The final word is yet to be said but as observed many times in this column the very fact that the Supreme Court has taken serious note of the many cases of alleged extra-judicial killings in the State is testimony of how some sort of a killing machine has been groomed and made to kill systematically.
Those in the newspapers will recall how news of shoot outs late in the evening continued to be staple diets for years, that is until the Supreme Court appointed the Santosh Hegde Commission in 2013 to probe six cases of alleged extra-judicial killings and that set the ball rolling for the case that is going on at the Supreme Court.
The six cases were randomly picked and significant to note that one of the victims was a 12 year old boy.

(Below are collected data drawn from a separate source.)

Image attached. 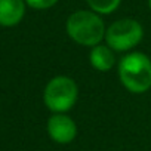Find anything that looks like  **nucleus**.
I'll return each instance as SVG.
<instances>
[{"label":"nucleus","instance_id":"0eeeda50","mask_svg":"<svg viewBox=\"0 0 151 151\" xmlns=\"http://www.w3.org/2000/svg\"><path fill=\"white\" fill-rule=\"evenodd\" d=\"M89 62L91 65L102 73L110 71L114 65H116V55L114 50L108 46V45H96L91 49L89 53Z\"/></svg>","mask_w":151,"mask_h":151},{"label":"nucleus","instance_id":"423d86ee","mask_svg":"<svg viewBox=\"0 0 151 151\" xmlns=\"http://www.w3.org/2000/svg\"><path fill=\"white\" fill-rule=\"evenodd\" d=\"M25 14V0H0V25L14 27Z\"/></svg>","mask_w":151,"mask_h":151},{"label":"nucleus","instance_id":"7ed1b4c3","mask_svg":"<svg viewBox=\"0 0 151 151\" xmlns=\"http://www.w3.org/2000/svg\"><path fill=\"white\" fill-rule=\"evenodd\" d=\"M79 98V88L68 76H56L50 79L43 92L45 105L52 113H67Z\"/></svg>","mask_w":151,"mask_h":151},{"label":"nucleus","instance_id":"39448f33","mask_svg":"<svg viewBox=\"0 0 151 151\" xmlns=\"http://www.w3.org/2000/svg\"><path fill=\"white\" fill-rule=\"evenodd\" d=\"M47 133L56 144H70L77 135V126L65 113H53L46 124Z\"/></svg>","mask_w":151,"mask_h":151},{"label":"nucleus","instance_id":"1a4fd4ad","mask_svg":"<svg viewBox=\"0 0 151 151\" xmlns=\"http://www.w3.org/2000/svg\"><path fill=\"white\" fill-rule=\"evenodd\" d=\"M25 3L34 9H49L58 3V0H25Z\"/></svg>","mask_w":151,"mask_h":151},{"label":"nucleus","instance_id":"20e7f679","mask_svg":"<svg viewBox=\"0 0 151 151\" xmlns=\"http://www.w3.org/2000/svg\"><path fill=\"white\" fill-rule=\"evenodd\" d=\"M144 37L142 25L132 18L113 22L105 31V42L114 52H127L133 49Z\"/></svg>","mask_w":151,"mask_h":151},{"label":"nucleus","instance_id":"f03ea898","mask_svg":"<svg viewBox=\"0 0 151 151\" xmlns=\"http://www.w3.org/2000/svg\"><path fill=\"white\" fill-rule=\"evenodd\" d=\"M119 77L129 92H147L151 88V59L142 52L124 55L119 62Z\"/></svg>","mask_w":151,"mask_h":151},{"label":"nucleus","instance_id":"9d476101","mask_svg":"<svg viewBox=\"0 0 151 151\" xmlns=\"http://www.w3.org/2000/svg\"><path fill=\"white\" fill-rule=\"evenodd\" d=\"M148 6H150V9H151V0H148Z\"/></svg>","mask_w":151,"mask_h":151},{"label":"nucleus","instance_id":"f257e3e1","mask_svg":"<svg viewBox=\"0 0 151 151\" xmlns=\"http://www.w3.org/2000/svg\"><path fill=\"white\" fill-rule=\"evenodd\" d=\"M67 34L73 42L93 47L105 39V25L99 14L93 11H76L65 22Z\"/></svg>","mask_w":151,"mask_h":151},{"label":"nucleus","instance_id":"6e6552de","mask_svg":"<svg viewBox=\"0 0 151 151\" xmlns=\"http://www.w3.org/2000/svg\"><path fill=\"white\" fill-rule=\"evenodd\" d=\"M86 2L93 12L99 15H108L119 8L122 0H86Z\"/></svg>","mask_w":151,"mask_h":151}]
</instances>
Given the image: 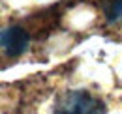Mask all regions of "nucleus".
I'll return each instance as SVG.
<instances>
[{
	"instance_id": "1",
	"label": "nucleus",
	"mask_w": 122,
	"mask_h": 114,
	"mask_svg": "<svg viewBox=\"0 0 122 114\" xmlns=\"http://www.w3.org/2000/svg\"><path fill=\"white\" fill-rule=\"evenodd\" d=\"M55 114H107V112L105 105L98 97L90 95L88 92H70L58 101Z\"/></svg>"
},
{
	"instance_id": "2",
	"label": "nucleus",
	"mask_w": 122,
	"mask_h": 114,
	"mask_svg": "<svg viewBox=\"0 0 122 114\" xmlns=\"http://www.w3.org/2000/svg\"><path fill=\"white\" fill-rule=\"evenodd\" d=\"M2 51L6 56H19L28 47V34L19 24H11L2 30Z\"/></svg>"
},
{
	"instance_id": "3",
	"label": "nucleus",
	"mask_w": 122,
	"mask_h": 114,
	"mask_svg": "<svg viewBox=\"0 0 122 114\" xmlns=\"http://www.w3.org/2000/svg\"><path fill=\"white\" fill-rule=\"evenodd\" d=\"M103 13L109 23L122 19V0H103Z\"/></svg>"
}]
</instances>
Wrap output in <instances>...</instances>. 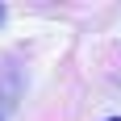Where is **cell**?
<instances>
[{
	"label": "cell",
	"mask_w": 121,
	"mask_h": 121,
	"mask_svg": "<svg viewBox=\"0 0 121 121\" xmlns=\"http://www.w3.org/2000/svg\"><path fill=\"white\" fill-rule=\"evenodd\" d=\"M0 121H4V96H0Z\"/></svg>",
	"instance_id": "cell-1"
},
{
	"label": "cell",
	"mask_w": 121,
	"mask_h": 121,
	"mask_svg": "<svg viewBox=\"0 0 121 121\" xmlns=\"http://www.w3.org/2000/svg\"><path fill=\"white\" fill-rule=\"evenodd\" d=\"M0 21H4V4H0Z\"/></svg>",
	"instance_id": "cell-2"
},
{
	"label": "cell",
	"mask_w": 121,
	"mask_h": 121,
	"mask_svg": "<svg viewBox=\"0 0 121 121\" xmlns=\"http://www.w3.org/2000/svg\"><path fill=\"white\" fill-rule=\"evenodd\" d=\"M113 121H121V117H113Z\"/></svg>",
	"instance_id": "cell-3"
}]
</instances>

If the proceedings at the Supreme Court have been making it to the news for all the right reasons, at least to the people of Manipur, then the revelations of former Head Constable Thounaojam Herojit that he shot dead Chungkham Sanjit on the instructions of his superior officer in the infamous BT Road incident of July 23, 2009 has opened a worm can, giving more weight to the argument that there are killing machines which have been groomed by the higher officers.
All will still remember the days of protest that followed after Tehelka came out with its series of damning photos which showed Sanjit being accosted alive, pushed inside a pharmacy at BT Road and his dead body being brought out with the police coming out with the fantastic tale of how Sanjit had been killed in a shoot out.
The written submission by the Asian Human Rights Commission to the State DGP LM Khaute to provide the needed security to Herojit should also underline the threat perception felt by the former police commando who has already approached the Supreme Court stating that he can contribute his mite in the ongoing case.
Let the FIRs be lodged, let the Supreme Court proceed with its hearings and hopefully nail all those responsible for literally turning Manipur into a killing field.